Ritualisierungen, Versteinerungen
Zur Aida-Inszenierung von Arila Siegert
Nicht um exotischen Altertumskitsch ging es Verdi, als er seine Aida
komponierte, er wollte etwas aufzeigen: Wie junge Menschen in Kriegen
verheizt werden, Völker gegeneinander gehetzt, religiöse Propaganda
benutzt wird zur Gleichschaltung der Massen und zur Unterdrückung von
Nachbarvölkern.

Arila Siegert erzählt in ihrer
Inszenierung die Geschichte eines prominenten jungen Paares zwischen den Fronten. Ägyptisierendes
Kolorit braucht sie nicht, sie versucht hinter die Fassade zu blicken. Was
bedeuten Sonnenkult, Totenkult, Körperkult?

Die Kostüme von Marie-Luise
Strandt betonen das zeitlos Moderne dessen was vorgeht. Die Absicht
soll nicht verschwinden hinter einer
Ausstattungs-Kulisse. Die Erzählweise ist choreografisch: Mit Bildern, Bewegungen, Spannungen im
Raum, die selten naturalistisch "begründet" werden, jedoch dem
Handlungsablauf eigen-kompositorisch genau folgen.

Verdi komponiert,
obwohl
es zu seinen Zeiten noch keinen Film gab, im Sinne dieses Mediums: Mit
Totale, Fokussieren auf einzelne Figuren – als wäre die Kamera das Auge
des Zuschauers. Perspektivwechsel werden plastisch herausgearbeitet.
Das Bühnenbild von
Hans Dieter Schaal
schafft dafür, indem es die traumatische Atmosphäre einer militarisierten
Gesellschaft auf die Bühne stellt, einen abstrahierten poetischen Raum:
Versteinerungen, gegen die man umsonst anrennt, eine bedrohlich über allem
hängende, auf den Kopf gestellte "Pyramide", "Erscheinungsfenster", in
denen die Mächtigen sich ausstellen, ein bisschen Sand aus der Wüste – kein Ort für glückliche Familienplanung.

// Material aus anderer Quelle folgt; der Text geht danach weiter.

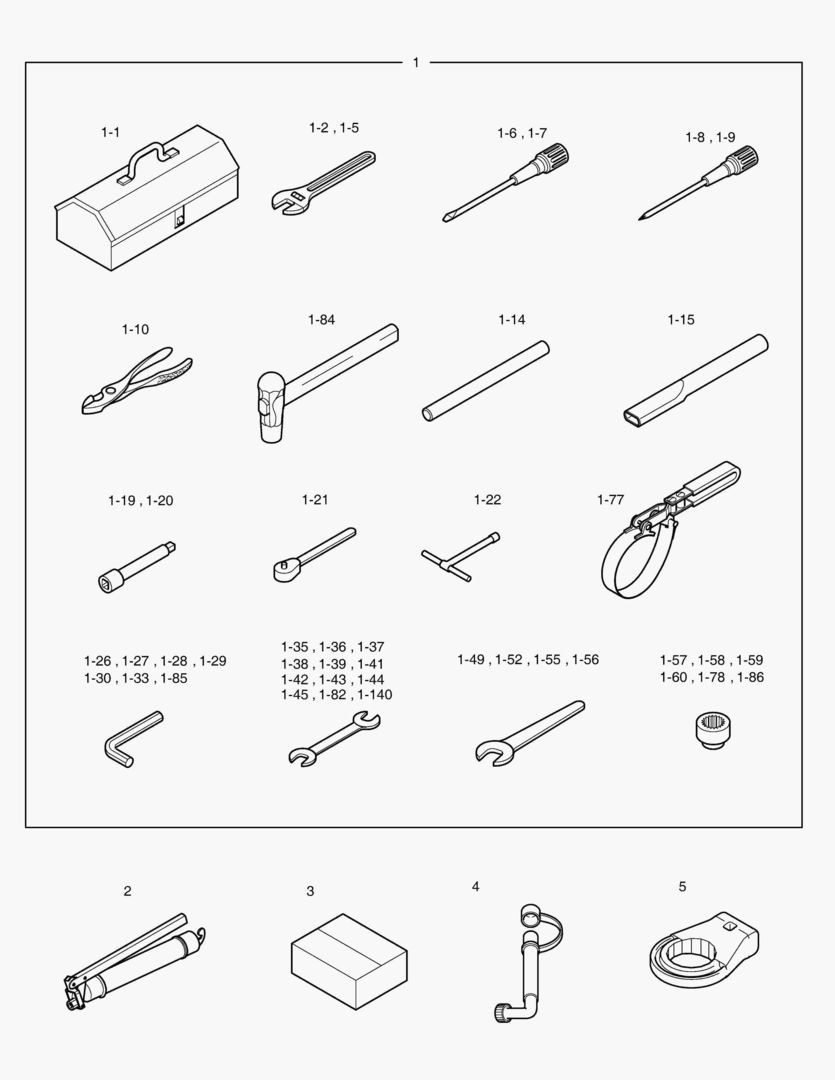 1

1-1

1-2 , 1-5

1-6 , 1-7

1-8 , 1-9

1-10

1-84

1-14

1-15

1-19 , 1-20

1-21

1-22

1-77

1-26 , 1-27 , 1-28 , 1-29
1-30 , 1-33 , 1-85

1-35 , 1-36 , 1-37
1-38 , 1-39 , 1-41
1-42 , 1-43 , 1-44
1-45 , 1-82 , 1-140

1-49 , 1-52 , 1-55 , 1-56

1-57 , 1-58 , 1-59
1-60 , 1-78 , 1-86

2

3

4

5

Kulissen sind hier nicht nötig. Wer belauert wen? Wann nehmen zwei einen dritten in die Zange? Es
wird unmittelbar deutlich. Chorische Bilder und ausgedehnte Massen-Choreografien im
Wechsel mit "Nahaufnahmen" sind die Architektur des Stücks. Sie beleuchten
einander.
Verdis Musik erzählt zwar oft in kurzen dramatischen
Passagen einen szenischen Vorgang, dazwischen aber lässt sie Raum für
Imaginationen. Sie lassen etwas aufscheinen vom Innenleben der Figuren, von ihren
Hoffnungen, Sehnsüchten und Verzweiflungen. An chorisch geführten Frauen,
die Aida
beigegeben
werden und ihre Seele spiegeln, wird solches sichtbar. Unantastbar, unbesiegbar
wird Aida durch ihre Liebe.

"Assoziativ" könnte man diese Methode nennen.
Sie korrespondiert mit der leitmotivischen Kompositionsweise Verdis. Eine weitere Ebene ist das
Rituelle, in der Szene oft surreal aufgelöst. Im politischen Gefüge spielen Rituale eine wichtige Rolle. Um
junge Männer kriegsgeil zu machen, wird das Kriegsritual erotisiert.
Rituale begleiten den Übergang vom Leben zum Tod, der nicht nur den
Nil-Akt sondern auch das letzte Finale dominiert.
Archaische Bilder wie
das Erwachen einer lagernden Armee, ein ins Surreale gesteigerter
Volks-Aufmarsch, Leichenwaschung sind assoziativ mit den Hauptfiguren verbunden. Sie sind die psychologische Folie der handelnden Figuren.
Eine Aufführung in magischen Bildern der Sehnsucht,
die die Opfer der Kriegsfanatisierung nicht
ausblendet.
Ein Stück von ungebrochener Aktualität.